**What is expected**
Without pictures, retype the following entries exactly.

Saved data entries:
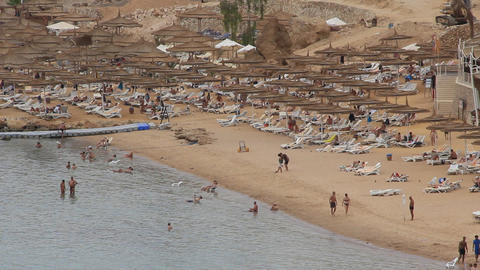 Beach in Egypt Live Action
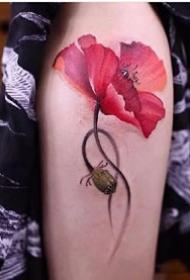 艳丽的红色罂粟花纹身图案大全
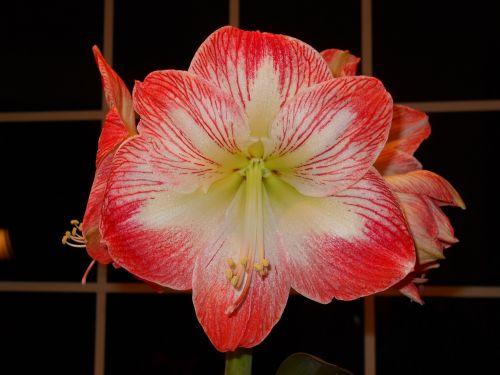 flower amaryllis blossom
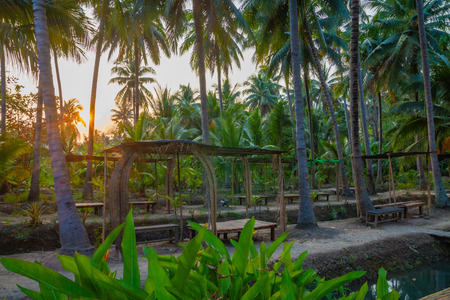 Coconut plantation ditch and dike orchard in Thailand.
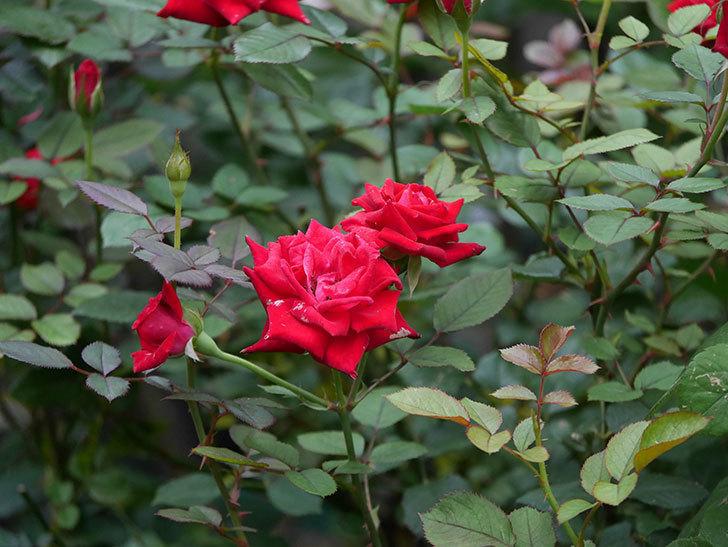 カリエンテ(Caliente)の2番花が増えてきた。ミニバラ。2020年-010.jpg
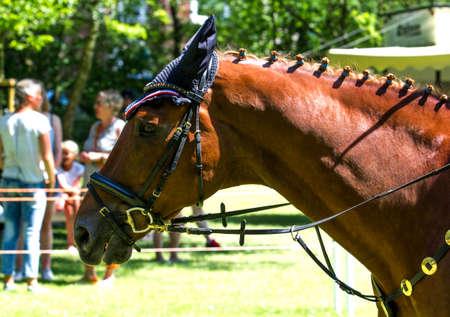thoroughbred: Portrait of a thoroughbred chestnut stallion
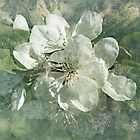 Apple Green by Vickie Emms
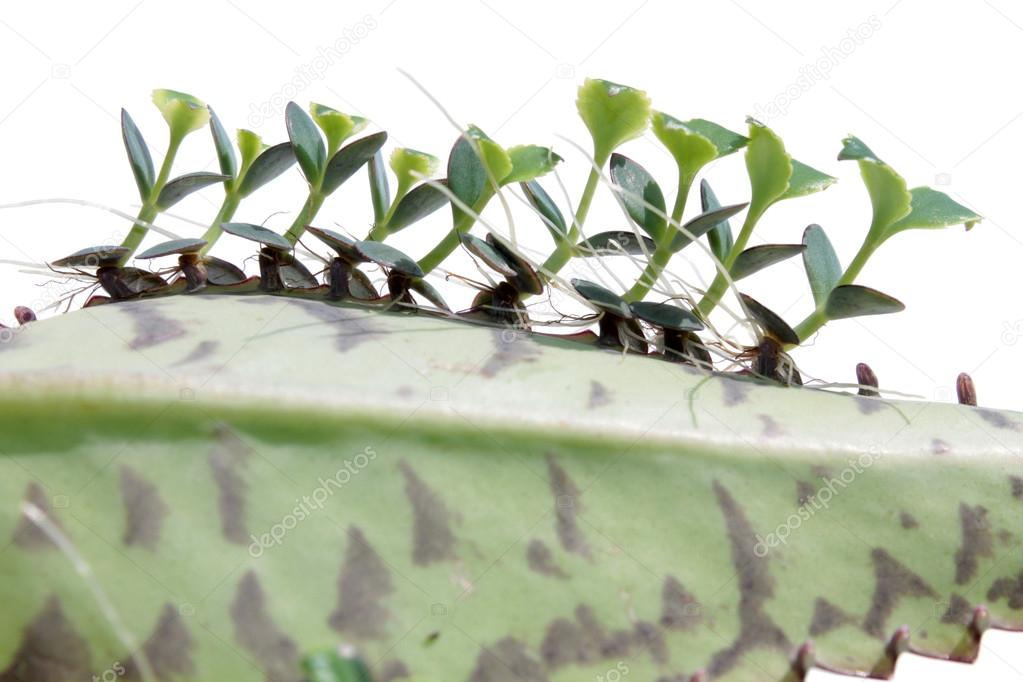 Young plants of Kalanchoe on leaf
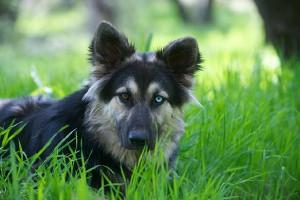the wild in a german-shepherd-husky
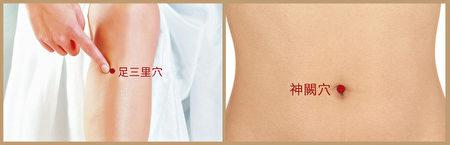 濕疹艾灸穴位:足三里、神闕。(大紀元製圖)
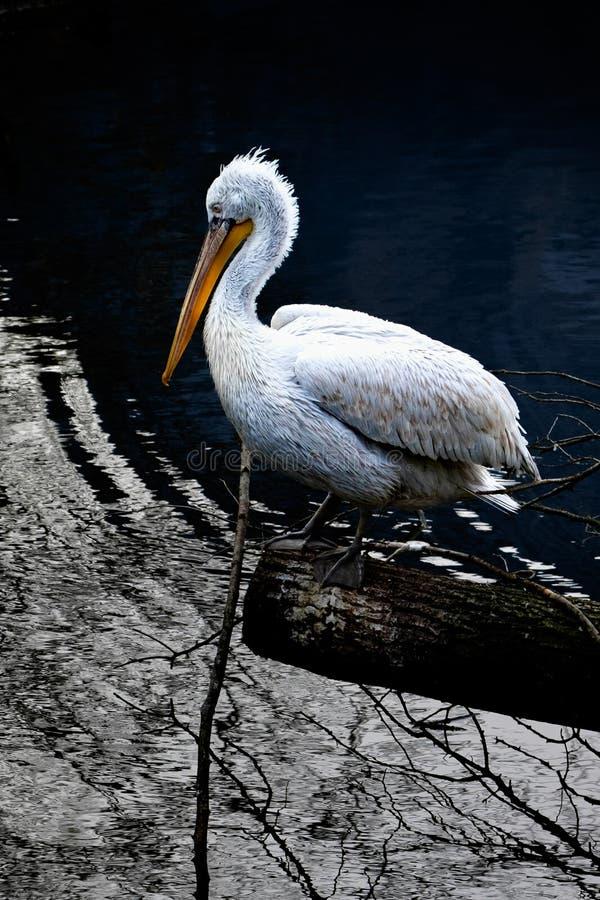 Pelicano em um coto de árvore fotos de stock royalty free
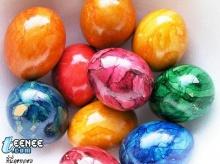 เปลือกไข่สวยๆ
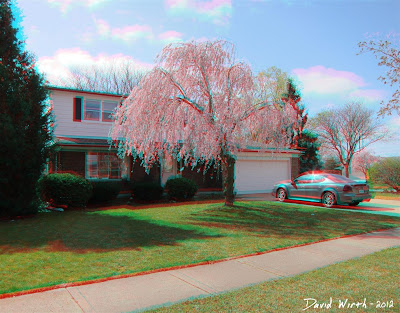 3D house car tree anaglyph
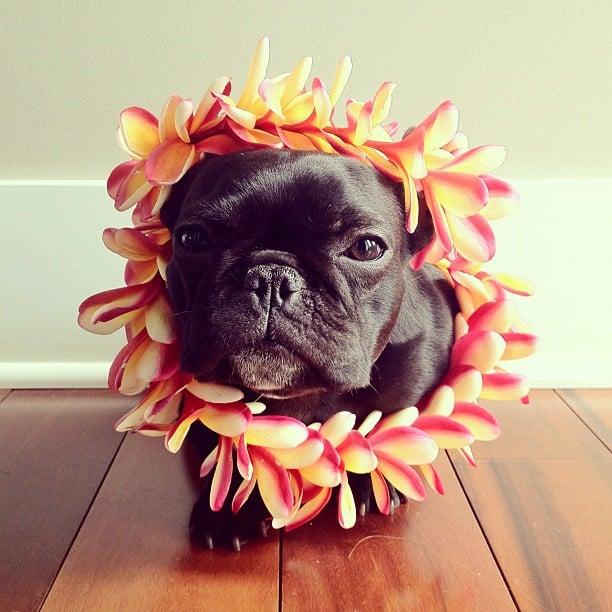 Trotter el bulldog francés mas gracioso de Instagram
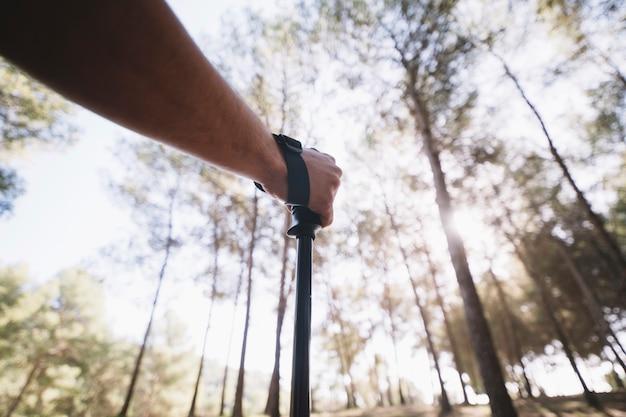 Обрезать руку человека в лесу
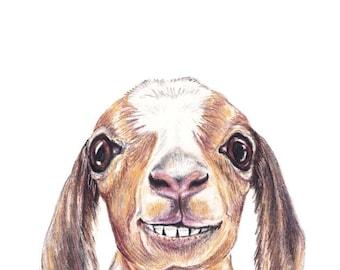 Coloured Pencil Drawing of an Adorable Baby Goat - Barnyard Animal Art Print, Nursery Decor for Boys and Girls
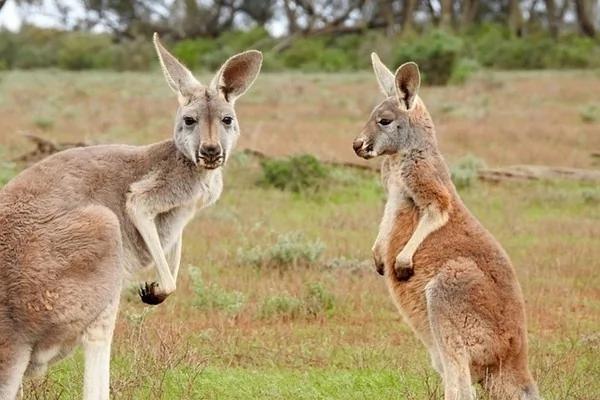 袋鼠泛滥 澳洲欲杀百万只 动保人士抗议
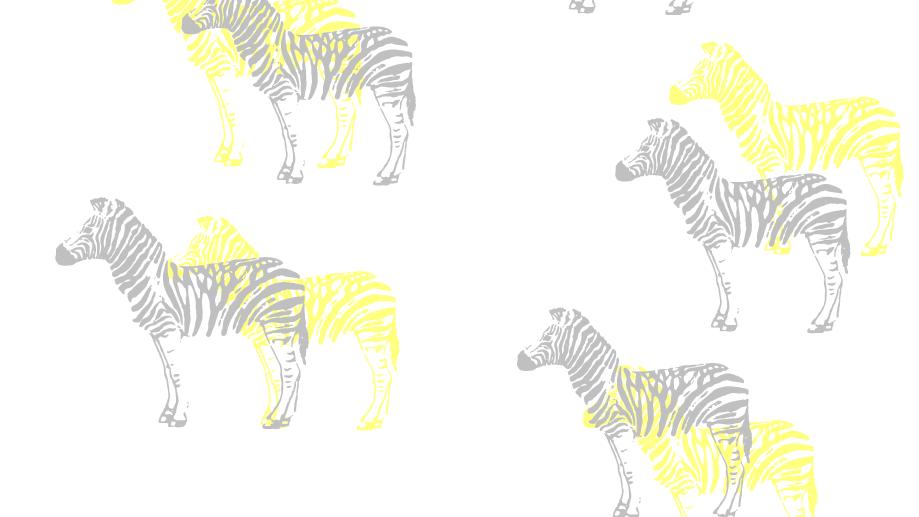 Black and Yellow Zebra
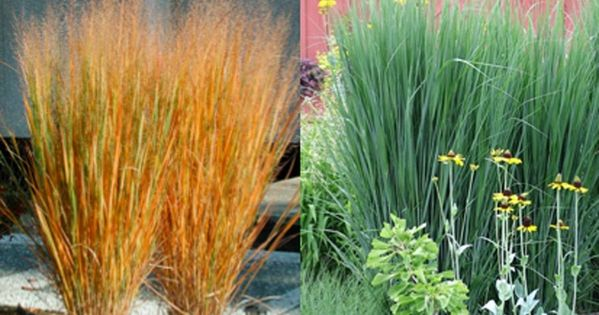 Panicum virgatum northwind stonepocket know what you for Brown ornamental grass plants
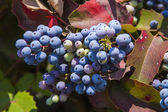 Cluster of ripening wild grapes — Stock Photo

**Response to the exercise**
 Beach in Egypt Live Action
 艳丽的红色罂粟花纹身图案大全
 flower amaryllis blossom
 Coconut plantation ditch and dike orchard in Thailand.
 カリエンテ(Caliente)の2番花が増えてきた。ミニバラ。2020年-010.jpg
thoroughbred: Portrait of a thoroughbred chestnut stallion
 Apple Green by Vickie Emms
 Young plants of Kalanchoe on leaf
the wild in a german-shepherd-husky
 濕疹艾灸穴位:足三里、神闕。(大紀元製圖)
 Pelicano em um coto de árvore fotos de stock royalty free
 เปลือกไข่สวยๆ
 3D house car tree anaglyph
 Trotter el bulldog francés mas gracioso de Instagram
 Обрезать руку человека в лесу
 Coloured Pencil Drawing of an Adorable Baby Goat - Barnyard Animal Art Print, Nursery Decor for Boys and Girls
 袋鼠泛滥 澳洲欲杀百万只 动保人士抗议
 Black and Yellow Zebra
 Panicum virgatum northwind stonepocket know what you for Brown ornamental grass plants
 Cluster of ripening wild grapes — Stock Photo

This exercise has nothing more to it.